# FRAGMENTO DE TEXTO
——
Oh, qué comida más rica. Y bonita también. A diferencia de esos chefs que conciben los platos para Instagram, pero no para el estómago, en este debutante restaurante de calle Carmencita se une estética y sabor. Abierto hace poco, su cocina es realmente una alucinación. Servida en un ambiente modernillo y con un déjà vu ochentero barcelonés (o de serie de ciencia ficción británica de los setenta), el Olam —no confundir con el peruano Olán— ha sobrevivido a su parto en una época compleja. Y aunque hay detalles a corregir, y no hay mucho personal como para un día con full público (están advertidos), lo que se come es tan bueno que el resto se deja en pausa. Si se considera, además, que tienen una coctelería a precio muy razonable (rondan los $3.000) y una carta de vinos con poco castigo en sus valores, el panorama mejora aún más.
Acompañados de agua sin gas (Acqua Panna, siempre bien fría y sin hielo que le cambie de sabor) y una copa de sauvignon gris (a $3.000, otro buen síntoma), en mesas blancas y con servilletas de tela, se comenzó con los platos, que son de formato medio. Por lo mismo, se sugiere pedir y compartir, como fue este el caso. El puntapié inicial fue una fuente con vongoles ($6.000), esas almejas enanas, bañados con una salsa de cilantro y jalapeño (lo justito de picoso). Una magnífica cochinada, para la que no ofrecieron un aguamanil para después (ese fue uno de los dos minierrores). Luego llegó un cangrejo de caparazón blanda (hay, o hubo solo antes en el Karai del Hotel W), que se come con su… caparazón blanda (a $5.500), frito en tempura en este caso, servido sobre una mayonesa enchulada y una mancha de intenso bisque (ese caldo que parece mar concentrado). Fino, crujiente, distinto.
——
Extractos del conjunto de datos:
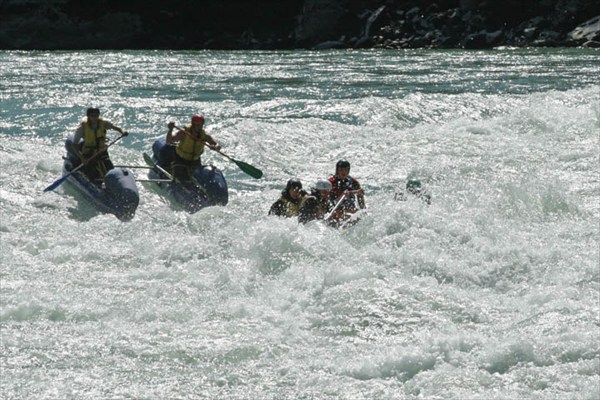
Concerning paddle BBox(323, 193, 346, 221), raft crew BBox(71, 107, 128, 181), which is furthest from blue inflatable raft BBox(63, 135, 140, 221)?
paddle BBox(323, 193, 346, 221)

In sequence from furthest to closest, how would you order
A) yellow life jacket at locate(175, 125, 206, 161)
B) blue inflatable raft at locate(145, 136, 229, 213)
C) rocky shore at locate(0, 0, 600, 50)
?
1. rocky shore at locate(0, 0, 600, 50)
2. yellow life jacket at locate(175, 125, 206, 161)
3. blue inflatable raft at locate(145, 136, 229, 213)

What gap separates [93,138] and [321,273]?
——
# TAREAS
[1] Transcribe literalmente el pasaje de la reseña del restaurante Olam que va desde "Acompañados de agua" hasta "Fino, crujiente, distinto.".
[2] Retoma la reseña del restaurante Olam a partir de su última oración y continúala.
Las filas no son necesarias para nada de lo que se pide.

# RESPUESTAS
[1]
Acompañados de agua sin gas (Acqua Panna, siempre bien fría y sin hielo que le cambie de sabor) y una copa de sauvignon gris (a $3.000, otro buen síntoma), en mesas blancas y con servilletas de tela, se comenzó con los platos, que son de formato medio. Por lo mismo, se sugiere pedir y compartir, como fue este el caso. El puntapié inicial fue una fuente con vongoles ($6.000), esas almejas enanas, bañados con una salsa de cilantro y jalapeño (lo justito de picoso). Una magnífica cochinada, para la que no ofrecieron un aguamanil para después (ese fue uno de los dos minierrores). Luego llegó un cangrejo de caparazón blanda (hay, o hubo solo antes en el Karai del Hotel W), que se come con su… caparazón blanda (a $5.500), frito en tempura en este caso, servido sobre una mayonesa enchulada y una mancha de intenso bisque (ese caldo que parece mar concentrado). Fino, crujiente, distinto.

[2]
¿Cómo se pueden hacer cuatro dumplings de loco ($7.500), con una pizca de ají verde y unas florcitas (bueno, ya), rodeados de un caldo alimonado y que, al morder uno, enterito, resulte ser una experiencia gloriosa en la boca? Por suerte son dos para cada uno. Lo mismo que los katsusando ($7.500), unos sanguchitos japoneses de lomo, los que —nuevamente— son ricos y bonitos. Nada que hacer. Y para el vegetariano que nunca falta, la gloria: una buena porción de cabeza de coliflor ($8.500), hecha al carbón (ahí dice, y parece), con leche de coco y curry. Si es de los que cree que quedará con hambre, porque tampoco son megaplatos, pida este en su selección.
Para terminar, dos postres (imposible privarse). Una tarta de queso con frambuesa ($4.000), con una espumita que no aportaba mucho en sabor, hay que decirlo. Y lo mejor, como final: una nube de yogur sólido ($4.000), como sacado de película de Miyazaki, con un mix de chutney y semillas por abajito, nadando en un caldo de lychee. El café, poco intenso (ese fue el segundo pero), pero eso se corrige. El resto, lejos lo más importante, ya está: aunque los platos son lindos, uno cierra los ojos con algunos de ellos.
Carmencita 45, Las Condes. 988505660.